In an embodiment of the present invention, in the step S4, according to the lower dimensional space data obtained, low-dimensional number is drawn out
According to distribution map.
Compared to the prior art, the invention has the advantages that:
(1) present invention uses the method based on LargeVis, and first can improve the speed of service, second, for different
Data set, which has, well adapts to ability, can effectively promote the performance of block mold.
(2) model can be explained using random forest in the present invention, first carries out a wheel feature extraction to data, reduces unnecessary
Feature leaves important feature, forms new feature samples, and carry out dimensionality reduction, by after dimensionality reduction data input random forest into
On the one hand row classification improves block mold performance, the data visualization after another aspect dimensionality reduction, more intuitively, for user
For, it is explanatory stronger.
(3) model of the present invention only exists two basic models, but classification, visualization, dimensionality reduction, data prediction may be implemented
And feature extraction, utilizability is stronger compared with other algorithms.
Description of the drawings
Fig. 1 is the flow chart that the random forest based on LargeVis visualizes data analysing method in the present invention.
Specific implementation mode
Below in conjunction with the accompanying drawings, technical scheme of the present invention is specifically described.
A kind of random forest based on LargeVis of the present invention visualizes data analysing method, real in accordance with the following steps
It is existing:
Step S1:Training dataset pre-processes;
Step S2:The sample characteristics that training data concentrates proportion to be more than default gravity thresholds are extracted by random forest;
Step S3:Dimension-reduction treatment is carried out using LargeVis
Step S4:Random forest based on LargeVis carries out visualization processing.
In the present embodiment, due in practical applications, it may appear that the problem of data sample imbalance and exceptional value, this will
Lead to bad classification results.Training dataset is uneven, can cause many problems in pattern-recognition.For example, if data
Collection is uneven, then the accuracy rate highest that grader tends to " learn " sample of maximum ratio namely grader makes it is more inclined
They are clustered in the high sample of ratio, and with highest precision.In practical applications, this prejudice is unacceptable
's.In order to realize being uniformly distributed for sample data, solve the problems, such as this using a small number of oversampling techniques of synthesis in this example, with
Seldom sample is that each minority class creates " synthesis " example, and exceptional value is solved the problems, such as with median.
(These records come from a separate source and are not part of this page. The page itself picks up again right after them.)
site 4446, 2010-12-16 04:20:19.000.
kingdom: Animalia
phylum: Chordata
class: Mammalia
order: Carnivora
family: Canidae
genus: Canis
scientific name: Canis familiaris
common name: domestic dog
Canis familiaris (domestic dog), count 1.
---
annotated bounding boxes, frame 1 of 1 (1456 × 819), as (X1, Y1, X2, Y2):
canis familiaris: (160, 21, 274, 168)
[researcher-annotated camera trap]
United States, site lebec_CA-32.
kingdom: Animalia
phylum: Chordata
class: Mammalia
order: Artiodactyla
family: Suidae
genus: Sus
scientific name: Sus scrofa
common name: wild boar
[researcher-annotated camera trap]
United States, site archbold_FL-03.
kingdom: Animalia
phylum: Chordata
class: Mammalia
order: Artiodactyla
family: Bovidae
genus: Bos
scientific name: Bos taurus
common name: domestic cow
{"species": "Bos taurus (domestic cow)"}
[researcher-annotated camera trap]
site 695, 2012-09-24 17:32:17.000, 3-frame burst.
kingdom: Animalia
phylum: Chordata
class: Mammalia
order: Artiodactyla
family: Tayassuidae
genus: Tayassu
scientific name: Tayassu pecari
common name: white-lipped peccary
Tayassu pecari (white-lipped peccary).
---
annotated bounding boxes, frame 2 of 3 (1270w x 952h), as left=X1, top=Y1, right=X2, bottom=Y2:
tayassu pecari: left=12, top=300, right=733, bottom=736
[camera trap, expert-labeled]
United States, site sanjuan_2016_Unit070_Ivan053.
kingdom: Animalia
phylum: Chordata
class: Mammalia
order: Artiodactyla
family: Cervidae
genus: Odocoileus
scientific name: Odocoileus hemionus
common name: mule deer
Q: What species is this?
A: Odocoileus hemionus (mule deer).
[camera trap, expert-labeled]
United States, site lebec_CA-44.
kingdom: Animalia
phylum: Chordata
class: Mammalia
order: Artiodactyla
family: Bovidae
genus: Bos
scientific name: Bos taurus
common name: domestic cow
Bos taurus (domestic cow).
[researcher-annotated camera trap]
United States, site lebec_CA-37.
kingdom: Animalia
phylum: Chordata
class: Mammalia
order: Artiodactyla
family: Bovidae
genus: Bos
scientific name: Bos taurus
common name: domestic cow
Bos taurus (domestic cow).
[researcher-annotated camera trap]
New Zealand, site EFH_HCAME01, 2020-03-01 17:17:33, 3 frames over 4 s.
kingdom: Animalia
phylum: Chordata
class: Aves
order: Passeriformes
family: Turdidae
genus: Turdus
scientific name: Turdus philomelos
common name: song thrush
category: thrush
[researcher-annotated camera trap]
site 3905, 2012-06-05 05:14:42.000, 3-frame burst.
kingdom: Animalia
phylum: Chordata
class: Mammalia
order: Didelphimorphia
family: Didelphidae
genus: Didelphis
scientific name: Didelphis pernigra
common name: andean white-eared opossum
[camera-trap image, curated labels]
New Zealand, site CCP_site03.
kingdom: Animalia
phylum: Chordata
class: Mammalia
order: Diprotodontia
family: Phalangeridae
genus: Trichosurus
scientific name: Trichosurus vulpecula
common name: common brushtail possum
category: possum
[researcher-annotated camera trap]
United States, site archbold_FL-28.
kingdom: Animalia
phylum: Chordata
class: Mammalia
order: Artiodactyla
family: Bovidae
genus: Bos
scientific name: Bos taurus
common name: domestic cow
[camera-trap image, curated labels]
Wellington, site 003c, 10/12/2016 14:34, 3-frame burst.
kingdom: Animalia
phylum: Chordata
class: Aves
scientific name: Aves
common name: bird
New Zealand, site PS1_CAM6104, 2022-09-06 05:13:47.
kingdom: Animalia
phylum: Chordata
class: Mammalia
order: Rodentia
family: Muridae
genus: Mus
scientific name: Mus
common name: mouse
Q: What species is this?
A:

In the present embodiment, it is as follows that a small number of over-sampling algorithms are synthesized:
1. for each sample x in minority class, using Euclidean distance as criterion calculation it to owning in minority class sample set D
The distance of sample obtains its k neighbour.
2. multiplying power N is sampled according to one oversampling ratio of sample imbalance ratio setting to determine, for each minority class
Sample x randomly chooses several samples from its k neighbour, it is assumed that the neighbour selected is y.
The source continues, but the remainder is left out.